# MATERIAL TO PROCESS start

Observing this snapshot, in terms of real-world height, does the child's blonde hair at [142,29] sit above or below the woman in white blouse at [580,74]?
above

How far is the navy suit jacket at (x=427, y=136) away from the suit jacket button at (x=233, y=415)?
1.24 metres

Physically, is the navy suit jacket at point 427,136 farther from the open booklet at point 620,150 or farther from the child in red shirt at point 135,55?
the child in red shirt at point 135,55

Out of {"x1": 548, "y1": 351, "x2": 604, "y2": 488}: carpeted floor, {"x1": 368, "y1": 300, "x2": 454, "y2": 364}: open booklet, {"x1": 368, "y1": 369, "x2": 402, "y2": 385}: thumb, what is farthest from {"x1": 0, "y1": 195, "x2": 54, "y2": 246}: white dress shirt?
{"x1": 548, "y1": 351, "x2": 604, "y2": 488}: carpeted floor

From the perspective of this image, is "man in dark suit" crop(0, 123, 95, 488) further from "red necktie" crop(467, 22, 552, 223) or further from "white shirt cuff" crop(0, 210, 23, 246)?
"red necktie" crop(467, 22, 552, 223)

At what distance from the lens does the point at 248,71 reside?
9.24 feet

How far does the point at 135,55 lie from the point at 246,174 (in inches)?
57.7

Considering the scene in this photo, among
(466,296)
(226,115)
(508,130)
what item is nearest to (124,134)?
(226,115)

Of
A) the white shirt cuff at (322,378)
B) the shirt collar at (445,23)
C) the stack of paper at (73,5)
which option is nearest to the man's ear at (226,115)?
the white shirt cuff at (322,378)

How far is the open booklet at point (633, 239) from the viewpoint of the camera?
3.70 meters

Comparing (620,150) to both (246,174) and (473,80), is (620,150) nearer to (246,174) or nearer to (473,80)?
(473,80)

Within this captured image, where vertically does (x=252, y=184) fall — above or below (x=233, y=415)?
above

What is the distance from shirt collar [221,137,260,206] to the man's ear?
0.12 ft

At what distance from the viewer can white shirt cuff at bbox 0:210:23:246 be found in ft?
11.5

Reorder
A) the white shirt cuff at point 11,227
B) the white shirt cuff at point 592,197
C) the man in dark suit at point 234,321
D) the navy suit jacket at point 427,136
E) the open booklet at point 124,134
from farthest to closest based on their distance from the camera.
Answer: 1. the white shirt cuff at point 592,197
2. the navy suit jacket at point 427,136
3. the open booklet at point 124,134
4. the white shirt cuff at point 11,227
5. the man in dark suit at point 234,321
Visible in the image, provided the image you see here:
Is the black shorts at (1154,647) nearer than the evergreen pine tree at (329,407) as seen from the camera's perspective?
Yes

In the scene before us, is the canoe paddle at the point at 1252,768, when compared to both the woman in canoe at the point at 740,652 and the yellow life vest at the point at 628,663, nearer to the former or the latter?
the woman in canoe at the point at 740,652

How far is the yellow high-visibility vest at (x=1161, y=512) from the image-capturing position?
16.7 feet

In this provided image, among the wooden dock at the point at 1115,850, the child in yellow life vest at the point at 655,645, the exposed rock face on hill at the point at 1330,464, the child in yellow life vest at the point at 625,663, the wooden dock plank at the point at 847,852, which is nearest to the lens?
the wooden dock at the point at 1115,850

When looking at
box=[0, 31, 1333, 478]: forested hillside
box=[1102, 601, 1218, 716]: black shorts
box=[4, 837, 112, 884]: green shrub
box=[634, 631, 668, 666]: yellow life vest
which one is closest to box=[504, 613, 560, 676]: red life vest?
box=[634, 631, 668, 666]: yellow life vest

# MATERIAL TO PROCESS end

## REQUIREMENTS
Write out every entry exactly as given.

## SOLUTION
Observing this snapshot, in terms of real-world height, does the child's blonde hair at [142,29] sit above or below the woman in white blouse at [580,74]?
above

How far is the navy suit jacket at (x=427, y=136) away from the suit jacket button at (x=233, y=415)?
1.24 metres

Physically, is the navy suit jacket at point 427,136 farther from the open booklet at point 620,150 or farther from the child in red shirt at point 135,55?
the child in red shirt at point 135,55

Out of {"x1": 548, "y1": 351, "x2": 604, "y2": 488}: carpeted floor, {"x1": 368, "y1": 300, "x2": 454, "y2": 364}: open booklet, {"x1": 368, "y1": 369, "x2": 402, "y2": 385}: thumb, what is farthest from {"x1": 0, "y1": 195, "x2": 54, "y2": 246}: white dress shirt?
{"x1": 548, "y1": 351, "x2": 604, "y2": 488}: carpeted floor

From the perspective of this image, is "man in dark suit" crop(0, 123, 95, 488) further from "red necktie" crop(467, 22, 552, 223) or further from "white shirt cuff" crop(0, 210, 23, 246)?
"red necktie" crop(467, 22, 552, 223)

At what distance from the lens does the point at 248,71 reside?
9.24 feet

How far does the point at 135,55 lie from the point at 246,174 (in inches)?
57.7

Considering the scene in this photo, among
(466,296)
(226,115)
(508,130)
what item is nearest to (124,134)?
(226,115)

Of
A) the white shirt cuff at (322,378)
B) the shirt collar at (445,23)
C) the stack of paper at (73,5)
which option is nearest to the man's ear at (226,115)?
the white shirt cuff at (322,378)

How far is the open booklet at point (633, 239) from the viewpoint of the camera?
3.70 meters

Comparing (620,150) to both (246,174) and (473,80), is (620,150) nearer to (246,174) or nearer to (473,80)?
(473,80)

Within this captured image, where vertically does (x=252, y=184) fall — above or below (x=233, y=415)?
above

What is the distance from shirt collar [221,137,260,206] to the man's ear?
0.12 ft

At what distance from the viewer can white shirt cuff at bbox 0:210:23:246 be found in ft?
11.5

Reorder
A) the white shirt cuff at point 11,227
B) the white shirt cuff at point 592,197
C) the man in dark suit at point 234,321
D) the navy suit jacket at point 427,136
E) the open booklet at point 124,134
from farthest to closest based on their distance from the camera.
Answer: 1. the white shirt cuff at point 592,197
2. the navy suit jacket at point 427,136
3. the open booklet at point 124,134
4. the white shirt cuff at point 11,227
5. the man in dark suit at point 234,321
Visible in the image, provided the image you see here:
Is the black shorts at (1154,647) nearer than the evergreen pine tree at (329,407) as seen from the camera's perspective?
Yes

In the scene before us, is the canoe paddle at the point at 1252,768, when compared to both the woman in canoe at the point at 740,652 and the yellow life vest at the point at 628,663, nearer to the former or the latter?
the woman in canoe at the point at 740,652

How far is the yellow high-visibility vest at (x=1161, y=512) from the image-capturing position?
16.7 feet

In this provided image, among the wooden dock at the point at 1115,850, the child in yellow life vest at the point at 655,645, the exposed rock face on hill at the point at 1330,464, the child in yellow life vest at the point at 625,663, the wooden dock plank at the point at 847,852, which is nearest to the lens?
the wooden dock at the point at 1115,850

When looking at
box=[0, 31, 1333, 478]: forested hillside
box=[1102, 601, 1218, 716]: black shorts
box=[4, 837, 112, 884]: green shrub
box=[634, 631, 668, 666]: yellow life vest
which one is closest to box=[504, 613, 560, 676]: red life vest?
box=[634, 631, 668, 666]: yellow life vest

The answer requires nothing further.